P. S. Эта заметка была уже написана, когда в «П. Н.» появилось несколько слов П. Н. Милюкова, касающихся меня. К сожалению, П. H. M. так странно переплел упреки по адресу Мережковского с упреками мне, что, отвечая, все время приходится расплетать эту вязь, выделять касающееся меня. Но это необходимо. Мережковский, если захочет, ответит на свое сам.
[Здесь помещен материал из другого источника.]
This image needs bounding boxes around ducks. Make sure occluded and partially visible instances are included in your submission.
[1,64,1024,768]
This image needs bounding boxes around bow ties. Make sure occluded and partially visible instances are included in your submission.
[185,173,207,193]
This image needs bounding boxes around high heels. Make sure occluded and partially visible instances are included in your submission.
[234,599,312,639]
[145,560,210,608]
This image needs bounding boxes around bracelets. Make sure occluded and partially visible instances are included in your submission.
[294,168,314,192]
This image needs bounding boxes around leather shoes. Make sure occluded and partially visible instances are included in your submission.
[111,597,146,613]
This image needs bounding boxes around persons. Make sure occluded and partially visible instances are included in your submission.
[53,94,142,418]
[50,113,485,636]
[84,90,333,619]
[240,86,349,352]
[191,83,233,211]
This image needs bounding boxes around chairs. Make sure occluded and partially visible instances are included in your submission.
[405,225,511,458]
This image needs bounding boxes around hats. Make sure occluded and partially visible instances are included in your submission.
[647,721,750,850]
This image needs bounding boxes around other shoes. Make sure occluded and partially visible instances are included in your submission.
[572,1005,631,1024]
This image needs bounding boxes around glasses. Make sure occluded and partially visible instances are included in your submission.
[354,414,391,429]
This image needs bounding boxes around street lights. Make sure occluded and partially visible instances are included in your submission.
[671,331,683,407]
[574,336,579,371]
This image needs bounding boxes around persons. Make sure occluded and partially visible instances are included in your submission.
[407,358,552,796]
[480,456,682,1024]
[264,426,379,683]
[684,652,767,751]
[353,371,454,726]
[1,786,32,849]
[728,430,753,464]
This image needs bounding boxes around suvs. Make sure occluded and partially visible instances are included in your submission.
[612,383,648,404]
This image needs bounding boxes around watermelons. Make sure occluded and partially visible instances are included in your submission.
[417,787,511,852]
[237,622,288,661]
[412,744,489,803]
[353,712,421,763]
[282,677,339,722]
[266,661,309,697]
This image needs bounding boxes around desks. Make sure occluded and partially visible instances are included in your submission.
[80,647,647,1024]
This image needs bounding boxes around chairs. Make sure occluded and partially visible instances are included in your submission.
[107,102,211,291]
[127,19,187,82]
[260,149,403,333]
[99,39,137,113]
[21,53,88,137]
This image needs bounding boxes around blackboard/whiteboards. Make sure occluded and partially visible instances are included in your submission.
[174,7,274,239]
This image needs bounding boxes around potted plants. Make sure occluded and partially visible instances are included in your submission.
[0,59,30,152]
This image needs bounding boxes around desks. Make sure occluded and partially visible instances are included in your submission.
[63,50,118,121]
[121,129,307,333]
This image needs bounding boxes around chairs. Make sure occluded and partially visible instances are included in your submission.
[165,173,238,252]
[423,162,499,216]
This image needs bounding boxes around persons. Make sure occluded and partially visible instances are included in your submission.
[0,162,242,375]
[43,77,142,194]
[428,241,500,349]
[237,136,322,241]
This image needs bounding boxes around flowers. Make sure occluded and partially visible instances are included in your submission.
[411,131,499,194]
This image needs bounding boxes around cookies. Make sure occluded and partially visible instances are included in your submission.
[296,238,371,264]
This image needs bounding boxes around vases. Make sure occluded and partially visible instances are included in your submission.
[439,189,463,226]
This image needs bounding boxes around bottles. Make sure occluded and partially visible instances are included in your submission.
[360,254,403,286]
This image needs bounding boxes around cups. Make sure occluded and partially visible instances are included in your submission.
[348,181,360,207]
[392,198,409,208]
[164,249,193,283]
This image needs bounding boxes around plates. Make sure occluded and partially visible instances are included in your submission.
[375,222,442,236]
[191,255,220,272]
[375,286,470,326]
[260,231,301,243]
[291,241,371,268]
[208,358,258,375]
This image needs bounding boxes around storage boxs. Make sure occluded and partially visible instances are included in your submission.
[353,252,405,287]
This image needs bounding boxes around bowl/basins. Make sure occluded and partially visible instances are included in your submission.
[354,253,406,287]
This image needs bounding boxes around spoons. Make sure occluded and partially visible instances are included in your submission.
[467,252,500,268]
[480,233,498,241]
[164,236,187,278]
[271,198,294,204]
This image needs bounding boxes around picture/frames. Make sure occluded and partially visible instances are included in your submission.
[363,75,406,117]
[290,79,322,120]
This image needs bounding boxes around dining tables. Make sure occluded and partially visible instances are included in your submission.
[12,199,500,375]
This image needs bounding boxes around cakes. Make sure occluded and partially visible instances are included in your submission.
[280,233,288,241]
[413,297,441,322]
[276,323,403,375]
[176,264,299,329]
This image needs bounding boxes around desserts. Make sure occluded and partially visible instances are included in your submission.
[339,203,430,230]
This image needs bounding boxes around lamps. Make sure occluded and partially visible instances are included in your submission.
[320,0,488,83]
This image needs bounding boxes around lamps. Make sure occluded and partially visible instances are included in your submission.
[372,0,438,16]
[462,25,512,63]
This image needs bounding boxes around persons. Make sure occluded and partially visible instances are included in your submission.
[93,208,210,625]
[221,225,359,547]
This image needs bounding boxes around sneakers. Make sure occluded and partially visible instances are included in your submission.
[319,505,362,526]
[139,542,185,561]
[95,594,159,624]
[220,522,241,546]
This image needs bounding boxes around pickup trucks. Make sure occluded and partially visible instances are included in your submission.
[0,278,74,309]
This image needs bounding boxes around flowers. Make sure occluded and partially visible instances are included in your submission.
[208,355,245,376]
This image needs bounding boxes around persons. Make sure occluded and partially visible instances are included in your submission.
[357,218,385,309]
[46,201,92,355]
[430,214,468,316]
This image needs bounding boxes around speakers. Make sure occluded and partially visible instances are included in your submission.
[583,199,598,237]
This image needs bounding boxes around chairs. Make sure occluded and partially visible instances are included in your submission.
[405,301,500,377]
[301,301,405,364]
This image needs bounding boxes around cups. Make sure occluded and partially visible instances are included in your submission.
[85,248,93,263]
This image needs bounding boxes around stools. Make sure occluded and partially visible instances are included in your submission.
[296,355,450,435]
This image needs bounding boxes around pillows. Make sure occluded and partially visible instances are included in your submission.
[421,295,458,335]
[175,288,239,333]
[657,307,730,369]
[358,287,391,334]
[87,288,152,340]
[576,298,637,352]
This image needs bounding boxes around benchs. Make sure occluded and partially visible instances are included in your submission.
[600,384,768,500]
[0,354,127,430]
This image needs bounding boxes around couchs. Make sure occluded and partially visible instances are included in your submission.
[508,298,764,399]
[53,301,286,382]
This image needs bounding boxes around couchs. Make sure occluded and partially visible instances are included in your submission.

Да, уверенности, что «Посл. Н.» придут (и еще логически) к тому, к чему они пришли, у меня не было. В моем согласии с П. Н. Милюковым, за все время сотрудничества моего в газете, ничего не было ни «двусмысленного», ни «недоговоренного»: я своей позиции никогда ни перед кем не скрываю. И, вероятно, позиция самого П. Н. не так уж далеко отстояла от моей: знаменитый «карандаш» ни одной у меня строки ни разу не вычеркнул. Главные линии наши совпадали (не говорю об оттенках): отношение газеты к «правым» — было созвучно моему: неоднократным заявлениям, что, по отношению к большевицкому насилию и большевикам, газета держится позиции революционной, — отвечала моя непримиримость. У нас с П. H. M. была разная метафизика; но это, по его же словам, политическому согласию нашему не мешало.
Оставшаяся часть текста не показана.